La Fédération Internationale de Football Association (FIFA) a récemment annoncé le début de la vente des billets pour les matchs de barrage de qualification au Mondial, malgré le tumulte violent qui a secoué le Mexique ces dernières semaines. Cette montée de l’agitation a suscité de vives préoccupations en matière de sécurité parmi les équipes nationales participantes.

Ces rencontres décisives se dérouleront dans les villes mexicaines de Guadalajara et Monterrey les 26 mars et 31 mars, respectivement, mettant en compétition six nations pour décrocher les deux dernières places pour le Mondial. L’incertitude entourant le sort de ces rencontres avait jeté un doute sur leur maintien au Mexique, avec des spéculations croissantes sur un éventuel déplacement des matchs vers un autre pays. Néanmoins, la FIFA a démenti ces rumeurs en affirmant son engagement à respecter le plan initial, mettant les billets en vente au public.

Préoccupations de sécurité et structure de la compétition

La stratégie de tarification des billets a surpris de nombreux observateurs, car la FIFA a fixé les prix à partir de moins de 17 €, un chiffre remarquablement modeste comparé au coût moyen des matchs de la Coupe du Monde, qui peut atteindre 200 €. Cette approche tarifaire semble viser à encourager la présence des fans malgré l’instabilité ambiante.
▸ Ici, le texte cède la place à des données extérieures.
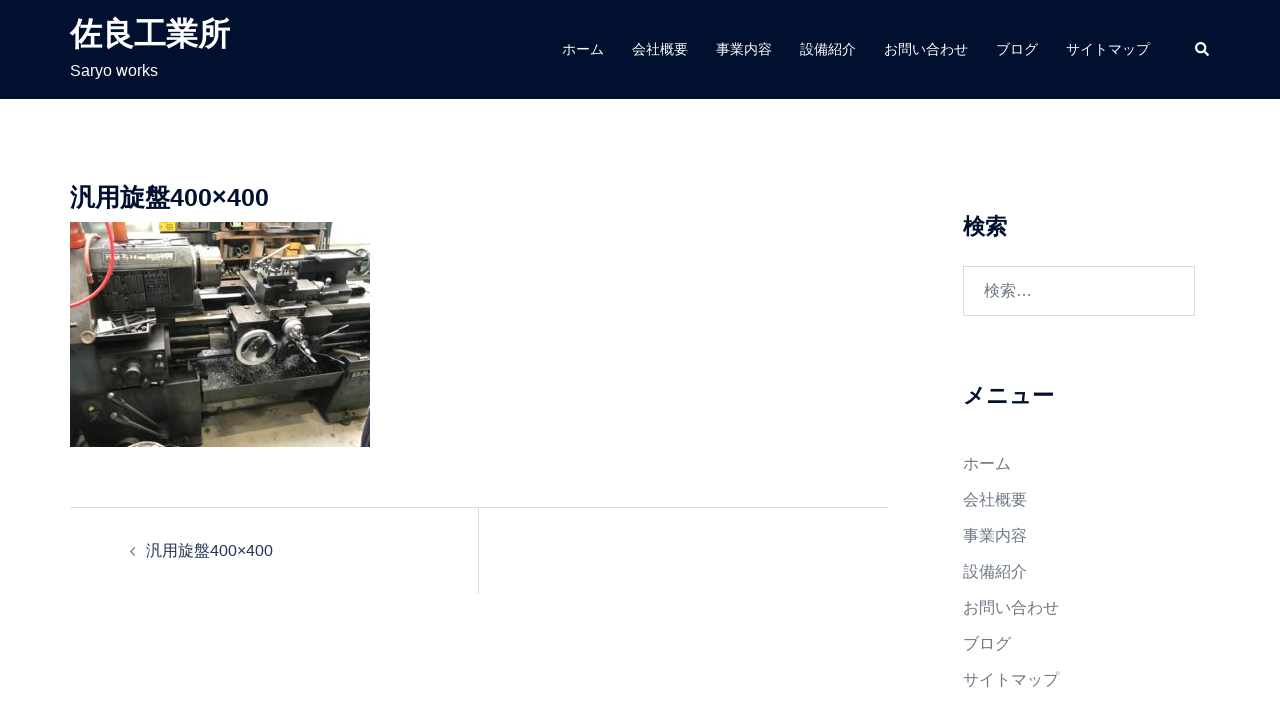

--- FILE ---
content_type: text/html; charset=utf-8
request_url: https://www.google.com/recaptcha/api2/aframe
body_size: 246
content:
<!DOCTYPE HTML><html><head><meta http-equiv="content-type" content="text/html; charset=UTF-8"></head><body><script nonce="qb2u37buFfnZhabIGtjodg">/** Anti-fraud and anti-abuse applications only. See google.com/recaptcha */ try{var clients={'sodar':'https://pagead2.googlesyndication.com/pagead/sodar?'};window.addEventListener("message",function(a){try{if(a.source===window.parent){var b=JSON.parse(a.data);var c=clients[b['id']];if(c){var d=document.createElement('img');d.src=c+b['params']+'&rc='+(localStorage.getItem("rc::a")?sessionStorage.getItem("rc::b"):"");window.document.body.appendChild(d);sessionStorage.setItem("rc::e",parseInt(sessionStorage.getItem("rc::e")||0)+1);localStorage.setItem("rc::h",'1768986482416');}}}catch(b){}});window.parent.postMessage("_grecaptcha_ready", "*");}catch(b){}</script></body></html>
Les barrages de qualification sont divisés en deux parcours distincts : le premier comprend les équipes nationales de Nouvelle-Calédonie, Jamaïque et République démocratique du Congo, tandis que le second inclut Bolivie, Suriname et Irak. Les équipes victorieuses de chaque groupe affronteront la France lors de la phase de groupes du Mondial le 22 juin.

Au milieu de ces préparatifs, une anxiété importante prévaut, notamment parmi le contingent congolais, qui a officiellement demandé des garanties supplémentaires en matière de sécurité pour les matchs à Guadalajara. De plus, des doutes subsistent quant à la faisabilité du déplacement de l’équipe irakienne vers le Mexique, compte tenu des défis géopolitiques et sécuritaires actuels au Moyen-Orient.

Malgré l’assassinat récent d’un puissant chef de cartel de la drogue et l’intensification des incidents violents, le président de la FIFA Gianni Infantino a rassuré publiquement les parties prenantes, affirmant que “tout se passe bien et que ce sera magnifique.” En écho à cette confiance, la présidente mexicaine Claudia Sheinbaum a souligné que “la sécurité est entièrement garantie” pour les spectateurs comme pour les athlètes, citant l’organisation réussie d’un grand événement UFC à Mexico plus tôt cette semaine, sans incidents notables.